The law was passed in order to “protect nonsmokers from health problems associated with second-hand smoke.”

In Chicago, a similar law passed Wednesday making smoking illegal at beaches, parks and playgrounds.

In both cities the maximum fine for violating the new law is $500.

My question is, when will this infringement on the public’s right to use public areas as they see fit stop? Or why do we keep allowing the government to tell bars and restaurants what they can or cannot do when it comes to their smoking rules?

The harms of smoking are clear and banning smoking in child-care centers seems like it is something that should have been done awhile ago, but having a broad ban on smoking at ATMs, bus stops, or golf courses seems to be a little much.

Try telling Michael Jordan he can’t light up a stogie on a golf course.

Those who want to ban smoking in bars and restaurants have valid points. Studies have shown that secondhand smoke is as harmful, if not more, as smoking.
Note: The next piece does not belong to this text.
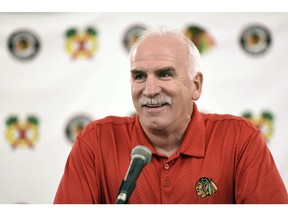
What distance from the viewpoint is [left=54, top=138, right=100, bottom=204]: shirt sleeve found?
134 cm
Those that are hurt most by secondhand smoke are those that work in an environment where the secondhand smoke is present – bars and restaurants.

With all the legislation that has been passed to help curb smoking all in the interest of saving lives, cities should save time and hassle by just banning tobacco outright.

If the national trend is to move away from smoking in order to save lives, start at the root of the problem. All bans do is create more specific rules and exceptions that are difficult to inform the public about. Smoking is bad for your health. Period.

There is no benefit to allow smoking to be legal if there are going to be so many specific rules as to where you can smoke, especially in places where those who once had a haven to smoke, can no longer.

The problem with these newly passed bans is that there’s a major flaw – the enforcement relies heavily on the public.

It was never good to be a tattle-tale. Can you imagine if there were to be a similar ban here in Champaign and you saw someone call the cops over to cite the drunken guy standing in line for the ATM outside of C.O.s? You would then become branded by all of those in line for the bar as “That Guy/Girl.”

When will these rules stop? On campus, students are asked to smoke at a distance of 25 feet or more from University building entrances and exits. If the goal of the University is to achieve a smoke-free public environment, where will the public be left to light up?